• TASKS FOR THIS EXERCISE:
a) Answer these questions using the post about the Eagle Creek Fire. Put each answer on its own line, marked like its question.
(i) How many acres did the fire burn?
(ii) How far had the embers jumped in sixteen hours on the first day?
(iii) For how many miles was the river closed to traffic?
b) List every U.S. state named in the post about the Eagle Creek Fire.
c) For each statement, say yes or no depending on whether the post about the Eagle Creek Fire supports it. Quote the words from the post that decide it.
(i) The fire took three months to bring under control.
(ii) The fish hatchery released young salmon six months late.
(iii) The writer was in Portland during the fires.

• READING TEXT:
⁂

Saturday, July 4, 2020

BURNING EMBERS

I'm a logger's daughter and I grew up in an Oregon logging town. There is one way into Oakridge and there is one way out. State Highway 58. Once you get out of town heading northwest to Eugene the first few miles are either water and trees on one side and hill and trees on the other with only a narrow shoulder between the road and the trees. Other end of the road is hills, or moutain on one side or a fall off on the other. trees on both sides. Not a good place to be during a forest fire.

The president's mouth piece has described the surge in virus cases as "embers". She's thinking fireplace I'm thinking the Eagle Creek Fire  and the back in 2017. A teenager who was about as bright as the students holding virus parties threw a lighted fire work down the hill into some trees during a burn ban. The fire burned over 50,000 acres and took three months to finally control. And like the virus the fire didn't burn the whole 50,000 acres. It hop, skipped, and jumped as the wind carried burning debris and "embers."

The Columbia Gorge is also known as the Great Northwest Wind Tunnel. When that wind starts really blowing it carries everything ahead of it from surfers at Hood River on the east end to burning branches on the west end at Troutdale. In sixteen hours the first day those "embers" had jumped thirteen miles. Granted the whole thirteen miles was not burning. But smoke, debris, and rocks closed I 84. That and the need to get the civiliams out of the way so the fire crews could get where they needed to go. Towns like Cascade Locks were under off and on mandatation evacuation warnings. The fish hatchery was forced to release young salmon six months early. 

The wind carried "embers" across the Columbia and caused spot fired on the Washington side of the river. Actually when you are in the narrowest part of the Gorge Washington isn't that far away. The river itself was closed to traffic for twenty miles. No barge traffic. At height of the fires at least an inch of ash fell in the Portland area. With not only Eagle Creek but other fires throughout Northern California. Oregon, and Washington the Willamette Valley filled with smoke. I was in rehab in Springfield at the time. The smoke was so bad you couldn't see across the parking lot. We had smoke hugging the ceiling. 

Even after the freeway was opened the old Columbia Gorge Highway was closed for weeks as damaged trees were felled, moved out, and rock debris removed. The fires were officially out in three months but smoldering areas were found at the end of the winter. Perhaps this virus is like a smoldering forest fire. Pops up where "embers" drop. Citizens who equate wearing a mask with a loss of thier so called liberty. Teens and young adults who hold virus parties. More like spoiled brats in my own opinion.

⁂

• STUDY MATERIAL:
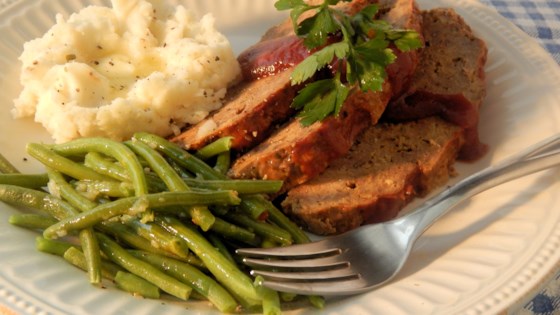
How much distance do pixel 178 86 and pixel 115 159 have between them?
0.76 meters

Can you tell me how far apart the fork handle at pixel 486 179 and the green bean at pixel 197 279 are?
43.5 inches

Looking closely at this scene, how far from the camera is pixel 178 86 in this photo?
4348 mm

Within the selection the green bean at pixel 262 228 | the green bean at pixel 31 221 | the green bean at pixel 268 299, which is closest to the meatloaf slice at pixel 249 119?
the green bean at pixel 262 228

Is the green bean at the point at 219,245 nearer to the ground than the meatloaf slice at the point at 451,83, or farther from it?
farther from it

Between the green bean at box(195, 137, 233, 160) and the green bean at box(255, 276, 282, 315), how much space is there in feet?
3.75

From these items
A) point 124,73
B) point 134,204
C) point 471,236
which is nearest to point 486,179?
point 471,236

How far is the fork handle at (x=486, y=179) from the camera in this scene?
3637 mm

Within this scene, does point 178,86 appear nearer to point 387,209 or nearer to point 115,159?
point 115,159

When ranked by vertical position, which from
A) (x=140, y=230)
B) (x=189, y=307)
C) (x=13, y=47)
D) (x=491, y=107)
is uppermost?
(x=13, y=47)

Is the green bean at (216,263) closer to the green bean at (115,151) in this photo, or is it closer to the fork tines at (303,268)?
the fork tines at (303,268)

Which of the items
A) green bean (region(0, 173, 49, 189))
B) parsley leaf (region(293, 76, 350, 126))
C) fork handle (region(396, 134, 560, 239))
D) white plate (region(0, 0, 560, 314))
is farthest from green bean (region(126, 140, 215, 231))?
fork handle (region(396, 134, 560, 239))

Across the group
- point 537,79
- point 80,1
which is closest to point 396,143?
point 537,79

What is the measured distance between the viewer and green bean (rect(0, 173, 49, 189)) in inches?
153

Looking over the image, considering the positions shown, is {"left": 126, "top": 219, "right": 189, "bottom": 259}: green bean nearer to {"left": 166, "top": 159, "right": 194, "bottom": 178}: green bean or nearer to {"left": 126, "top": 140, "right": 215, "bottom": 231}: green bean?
{"left": 126, "top": 140, "right": 215, "bottom": 231}: green bean
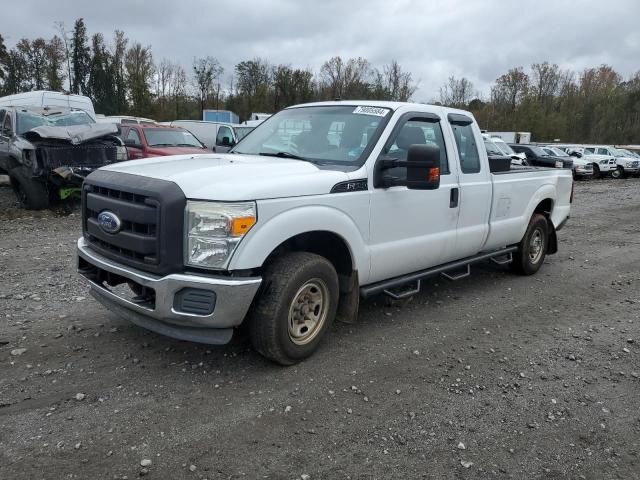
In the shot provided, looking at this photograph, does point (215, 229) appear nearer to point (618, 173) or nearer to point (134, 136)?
point (134, 136)

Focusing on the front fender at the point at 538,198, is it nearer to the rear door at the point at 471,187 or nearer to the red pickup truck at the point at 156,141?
the rear door at the point at 471,187

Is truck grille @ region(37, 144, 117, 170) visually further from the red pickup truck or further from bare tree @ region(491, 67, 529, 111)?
bare tree @ region(491, 67, 529, 111)

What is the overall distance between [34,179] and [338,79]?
55221 millimetres

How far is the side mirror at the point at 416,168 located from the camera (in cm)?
384

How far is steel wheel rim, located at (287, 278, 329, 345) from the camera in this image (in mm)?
3787

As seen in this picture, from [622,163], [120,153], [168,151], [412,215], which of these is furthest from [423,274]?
[622,163]

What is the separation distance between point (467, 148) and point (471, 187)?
1.37ft

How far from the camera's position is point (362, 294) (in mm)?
4250

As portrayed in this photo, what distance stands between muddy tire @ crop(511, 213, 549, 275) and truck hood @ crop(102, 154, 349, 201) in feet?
11.5

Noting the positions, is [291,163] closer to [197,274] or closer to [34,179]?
[197,274]

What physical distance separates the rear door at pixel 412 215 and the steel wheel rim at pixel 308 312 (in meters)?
0.57

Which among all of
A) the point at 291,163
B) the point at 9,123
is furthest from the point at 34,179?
the point at 291,163

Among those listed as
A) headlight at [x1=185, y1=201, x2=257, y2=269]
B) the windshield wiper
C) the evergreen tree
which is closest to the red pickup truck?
the windshield wiper

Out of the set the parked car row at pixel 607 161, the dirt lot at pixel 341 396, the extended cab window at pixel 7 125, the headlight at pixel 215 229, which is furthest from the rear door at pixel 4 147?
the parked car row at pixel 607 161
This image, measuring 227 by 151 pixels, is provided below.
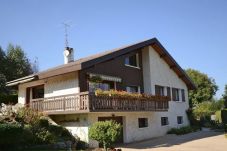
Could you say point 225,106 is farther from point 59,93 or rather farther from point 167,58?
point 59,93

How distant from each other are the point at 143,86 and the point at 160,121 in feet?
13.1

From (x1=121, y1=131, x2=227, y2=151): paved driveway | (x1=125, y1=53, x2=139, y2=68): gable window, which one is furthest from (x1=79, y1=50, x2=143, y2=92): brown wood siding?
(x1=121, y1=131, x2=227, y2=151): paved driveway

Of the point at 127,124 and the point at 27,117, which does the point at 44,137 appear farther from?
the point at 127,124

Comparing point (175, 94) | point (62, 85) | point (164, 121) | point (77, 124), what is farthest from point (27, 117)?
point (175, 94)

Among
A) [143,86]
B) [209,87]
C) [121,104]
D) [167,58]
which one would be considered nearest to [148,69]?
[143,86]

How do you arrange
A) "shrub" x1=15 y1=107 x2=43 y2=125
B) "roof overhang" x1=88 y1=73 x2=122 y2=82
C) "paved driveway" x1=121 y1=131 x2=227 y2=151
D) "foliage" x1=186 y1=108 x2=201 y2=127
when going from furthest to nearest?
"foliage" x1=186 y1=108 x2=201 y2=127
"roof overhang" x1=88 y1=73 x2=122 y2=82
"shrub" x1=15 y1=107 x2=43 y2=125
"paved driveway" x1=121 y1=131 x2=227 y2=151

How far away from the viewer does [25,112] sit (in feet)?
68.3

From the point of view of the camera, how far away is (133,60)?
1161 inches

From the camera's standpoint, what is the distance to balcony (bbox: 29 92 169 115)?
1967cm

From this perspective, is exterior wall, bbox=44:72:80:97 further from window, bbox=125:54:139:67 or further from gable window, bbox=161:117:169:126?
gable window, bbox=161:117:169:126

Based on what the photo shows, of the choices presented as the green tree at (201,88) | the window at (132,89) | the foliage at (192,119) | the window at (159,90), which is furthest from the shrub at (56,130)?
the green tree at (201,88)

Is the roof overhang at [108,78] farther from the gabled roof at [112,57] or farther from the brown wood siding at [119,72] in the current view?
the gabled roof at [112,57]

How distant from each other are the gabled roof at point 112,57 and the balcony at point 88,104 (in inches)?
77.8

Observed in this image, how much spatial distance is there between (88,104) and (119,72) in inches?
297
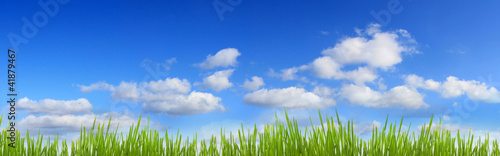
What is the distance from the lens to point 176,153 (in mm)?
4289

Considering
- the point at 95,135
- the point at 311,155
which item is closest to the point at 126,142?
the point at 95,135

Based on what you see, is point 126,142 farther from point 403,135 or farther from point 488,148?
point 488,148

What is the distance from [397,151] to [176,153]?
2.22m

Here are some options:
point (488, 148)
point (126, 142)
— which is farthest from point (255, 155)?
point (488, 148)

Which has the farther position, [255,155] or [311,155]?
[255,155]

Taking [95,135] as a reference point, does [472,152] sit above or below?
below

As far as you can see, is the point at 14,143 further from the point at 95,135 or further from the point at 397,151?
the point at 397,151

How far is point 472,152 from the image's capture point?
5.02m

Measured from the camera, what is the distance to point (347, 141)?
3.93 meters

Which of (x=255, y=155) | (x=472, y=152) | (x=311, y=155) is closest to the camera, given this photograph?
(x=311, y=155)

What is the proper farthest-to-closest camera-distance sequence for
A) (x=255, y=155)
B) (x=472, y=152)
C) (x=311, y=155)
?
(x=472, y=152) < (x=255, y=155) < (x=311, y=155)

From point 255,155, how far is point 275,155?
33 centimetres

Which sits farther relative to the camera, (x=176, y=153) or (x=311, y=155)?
(x=176, y=153)

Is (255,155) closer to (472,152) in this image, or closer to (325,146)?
(325,146)
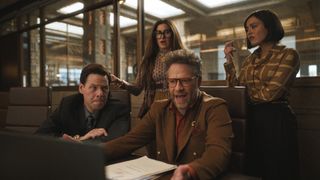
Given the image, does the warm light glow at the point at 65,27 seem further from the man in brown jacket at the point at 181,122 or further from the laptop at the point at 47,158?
the laptop at the point at 47,158

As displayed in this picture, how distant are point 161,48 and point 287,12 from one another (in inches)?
42.7

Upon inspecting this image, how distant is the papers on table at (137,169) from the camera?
0.96m

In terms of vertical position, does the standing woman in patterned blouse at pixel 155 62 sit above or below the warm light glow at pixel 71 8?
below

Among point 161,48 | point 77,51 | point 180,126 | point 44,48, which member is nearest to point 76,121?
point 180,126

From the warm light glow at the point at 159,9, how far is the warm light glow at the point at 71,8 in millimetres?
1276

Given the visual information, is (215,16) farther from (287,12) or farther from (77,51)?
(77,51)

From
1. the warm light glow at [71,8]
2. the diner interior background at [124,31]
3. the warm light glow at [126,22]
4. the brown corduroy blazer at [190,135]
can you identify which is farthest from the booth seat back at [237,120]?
the warm light glow at [71,8]

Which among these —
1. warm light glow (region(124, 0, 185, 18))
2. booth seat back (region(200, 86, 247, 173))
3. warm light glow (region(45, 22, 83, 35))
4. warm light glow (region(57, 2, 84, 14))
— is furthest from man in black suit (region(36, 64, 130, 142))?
warm light glow (region(45, 22, 83, 35))

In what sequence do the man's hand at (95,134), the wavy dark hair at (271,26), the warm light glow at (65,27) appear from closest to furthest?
the man's hand at (95,134) < the wavy dark hair at (271,26) < the warm light glow at (65,27)

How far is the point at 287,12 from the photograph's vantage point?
7.95ft

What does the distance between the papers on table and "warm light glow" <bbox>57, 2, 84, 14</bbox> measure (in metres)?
3.78

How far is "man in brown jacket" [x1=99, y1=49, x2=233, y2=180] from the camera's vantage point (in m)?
1.22

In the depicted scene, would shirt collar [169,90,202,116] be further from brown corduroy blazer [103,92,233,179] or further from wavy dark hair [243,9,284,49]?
wavy dark hair [243,9,284,49]

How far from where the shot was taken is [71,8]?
15.4 feet
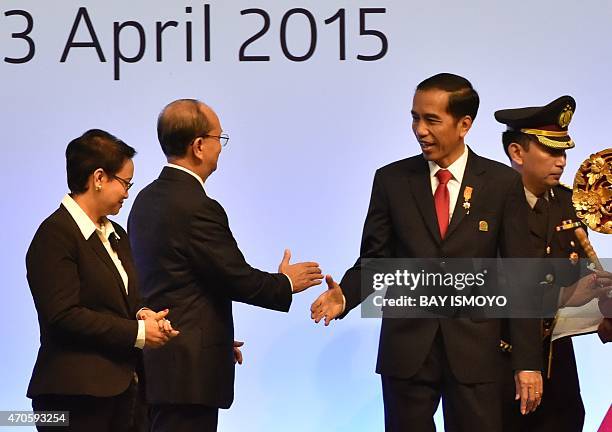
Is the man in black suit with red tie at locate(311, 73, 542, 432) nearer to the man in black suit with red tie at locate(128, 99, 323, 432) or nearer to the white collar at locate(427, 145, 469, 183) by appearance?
the white collar at locate(427, 145, 469, 183)

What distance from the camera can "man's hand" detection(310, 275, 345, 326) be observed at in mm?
3943

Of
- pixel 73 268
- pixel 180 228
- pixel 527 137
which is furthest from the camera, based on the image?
pixel 527 137

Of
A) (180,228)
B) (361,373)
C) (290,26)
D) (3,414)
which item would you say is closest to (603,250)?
(361,373)

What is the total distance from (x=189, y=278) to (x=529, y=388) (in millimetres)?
1045

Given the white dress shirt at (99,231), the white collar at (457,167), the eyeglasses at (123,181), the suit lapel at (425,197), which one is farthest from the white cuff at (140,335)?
the white collar at (457,167)

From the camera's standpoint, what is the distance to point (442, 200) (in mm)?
3971

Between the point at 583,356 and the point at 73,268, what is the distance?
8.21 feet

⁂

• ANSWERS BY ITEM:
a)
(i) Over 50,000 acres
(ii) Thirteen miles
(iii) Twenty miles

b) Oregon, California, Washington

c)
(i) Yes: "took three months to finally control."
(ii) No: "The fish hatchery was forced to release young salmon six months early."
(iii) No: "I was in rehab in Springfield at the time."